### What this task involves
Reproduce the following data exactly, minus any images.

##### Task material

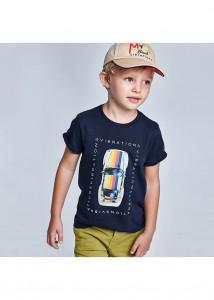 Chlapčenské tričko s krátkym rukávom - ECOFRIENDS - 3039-37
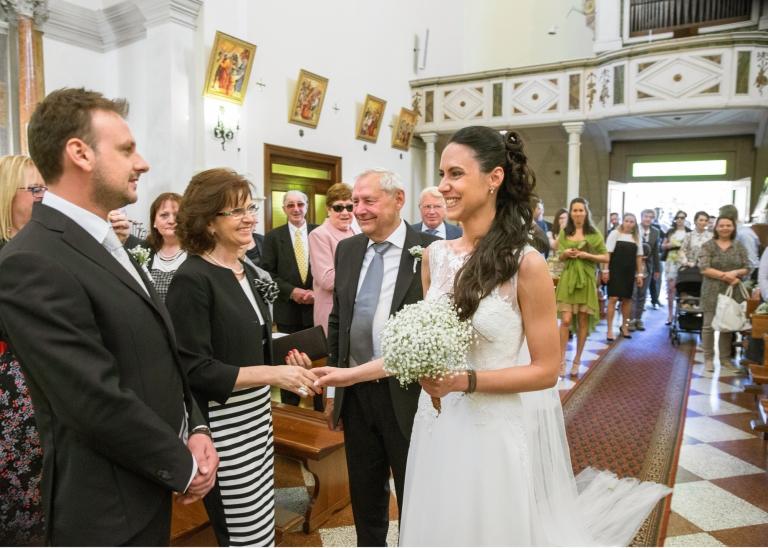 matrimonio-fotografi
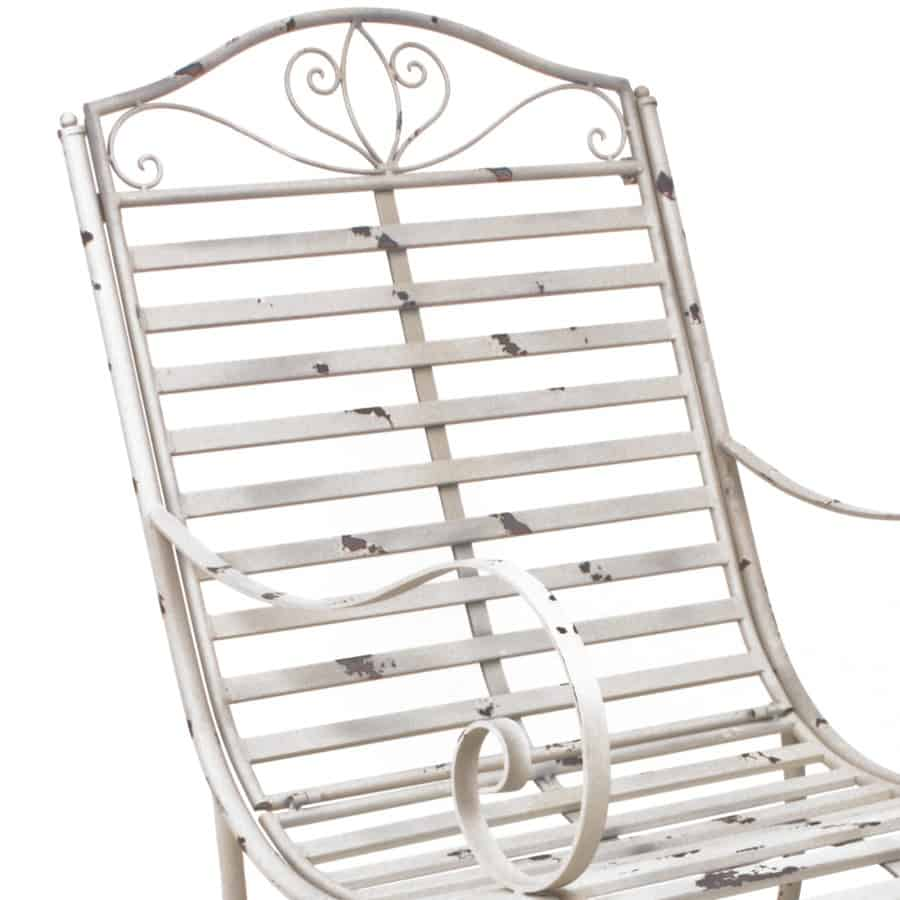 Rugleuning schommelstoel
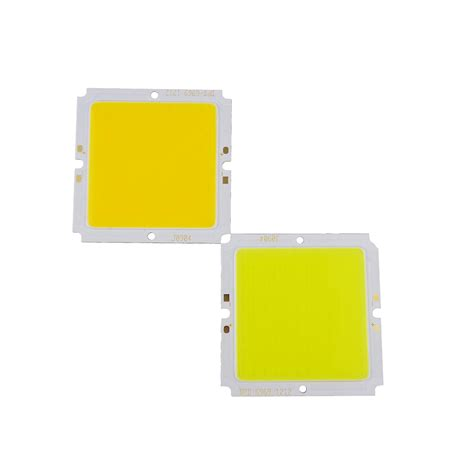 bead chip 30w ultra bright cob led source warm white
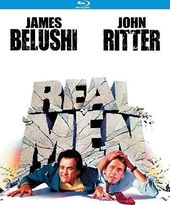 Real Men (Blu-ray)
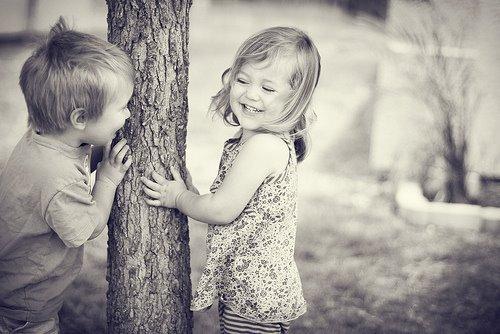 بالصور صور ولد وبنت , الحب الصادق في الطفوله 3063 1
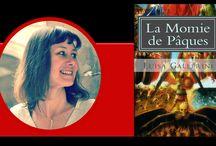 La Momie de Pâques / Comment une chasse aux momies en Afrique du Nord mène une jeune égyptologue au plus convoité des trésors : la vie éternelle.  - Roman d'aventure -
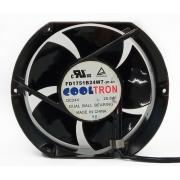 Coler Cooltron FD1751B24W7 DC 24V 28.8W 172X152X51mm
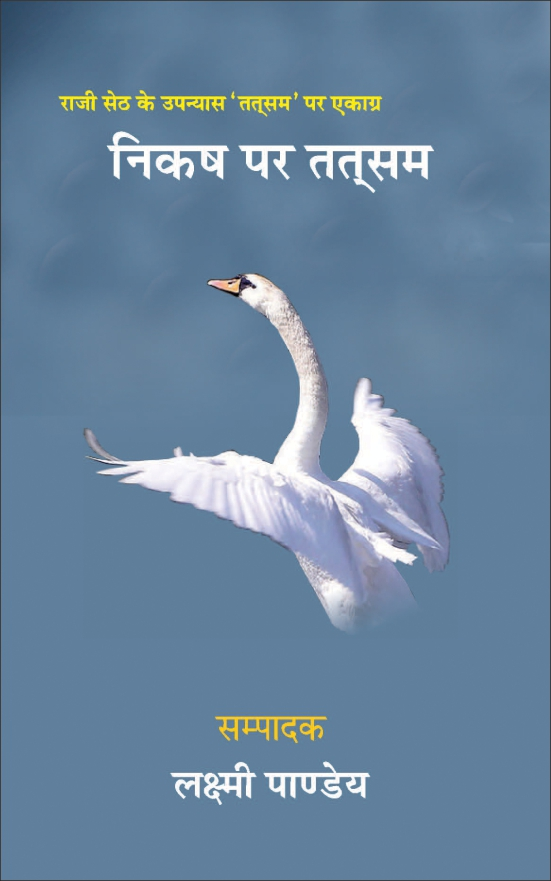 Nikash par Tatsam (Rajee Seth kai upanyas par Ekagra) <br> निकष पर तत्सम (राजी सेठ के उपन्यास पर एकाग्र)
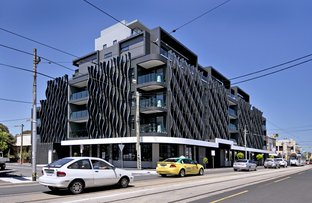 Picture of 301/200 Lygon Street, Brunswick East VIC 3057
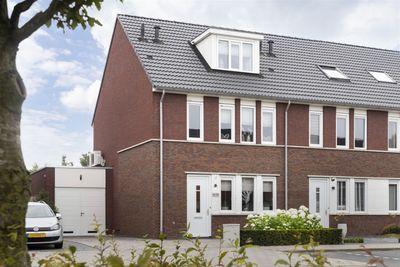 Richter 110, Werkendam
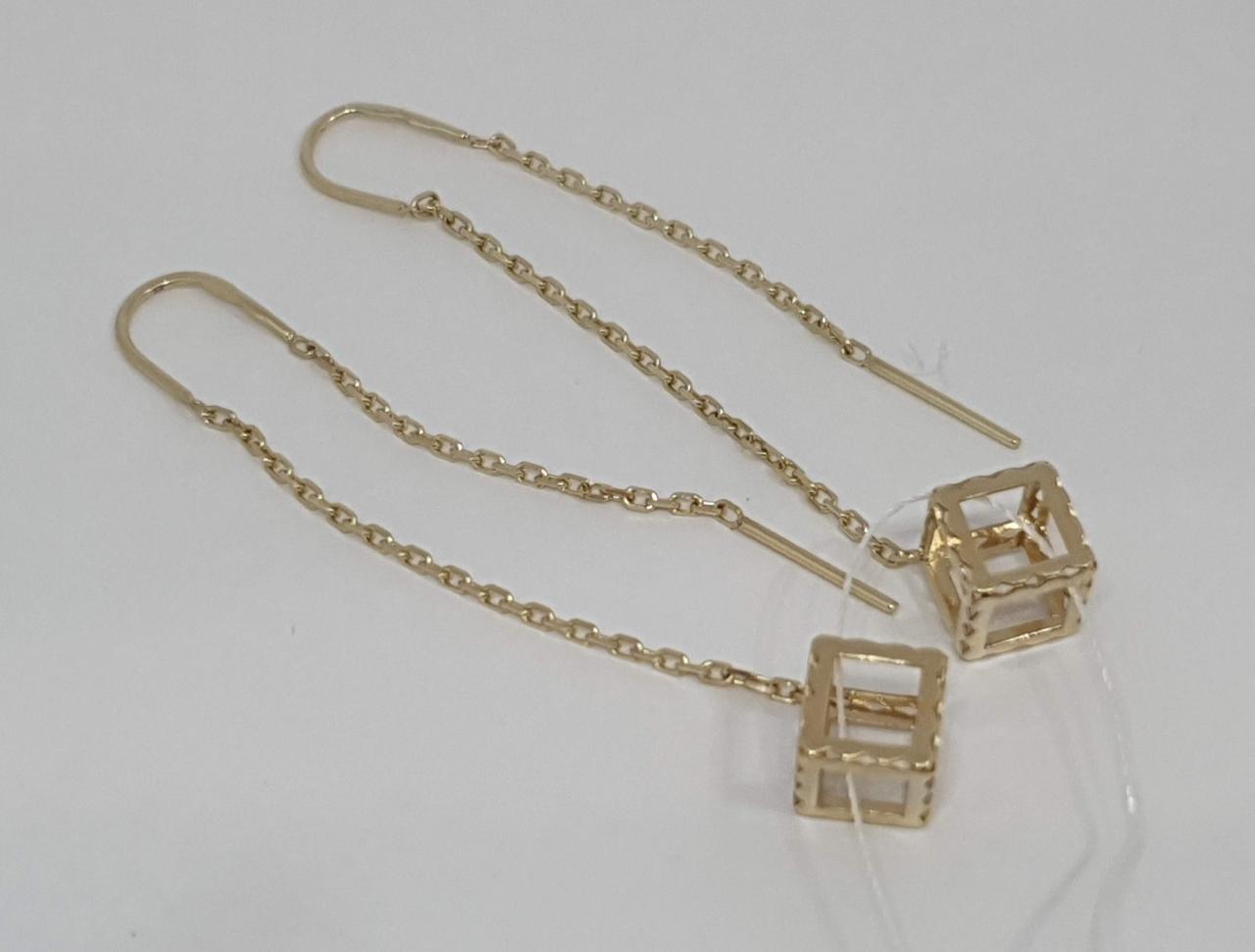 Золотые серьги-протяжки. Артикул СПП801ЛИ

##########

### Solution to this exercise
 Chlapčenské tričko s krátkym rukávom - ECOFRIENDS - 3039-37
 matrimonio-fotografi
 Rugleuning schommelstoel
 bead chip 30w ultra bright cob led source warm white
 Real Men (Blu-ray)
 بالصور صور ولد وبنت , الحب الصادق في الطفوله 3063 1
 La Momie de Pâques / Comment une chasse aux momies en Afrique du Nord mène une jeune égyptologue au plus convoité des trésors : la vie éternelle.  - Roman d'aventure -
 Coler Cooltron FD1751B24W7 DC 24V 28.8W 172X152X51mm
 Nikash par Tatsam (Rajee Seth kai upanyas par Ekagra) <br> निकष पर तत्सम (राजी सेठ के उपन्यास पर एकाग्र)
 Picture of 301/200 Lygon Street, Brunswick East VIC 3057
 Richter 110, Werkendam
 Золотые серьги-протяжки. Артикул СПП801ЛИ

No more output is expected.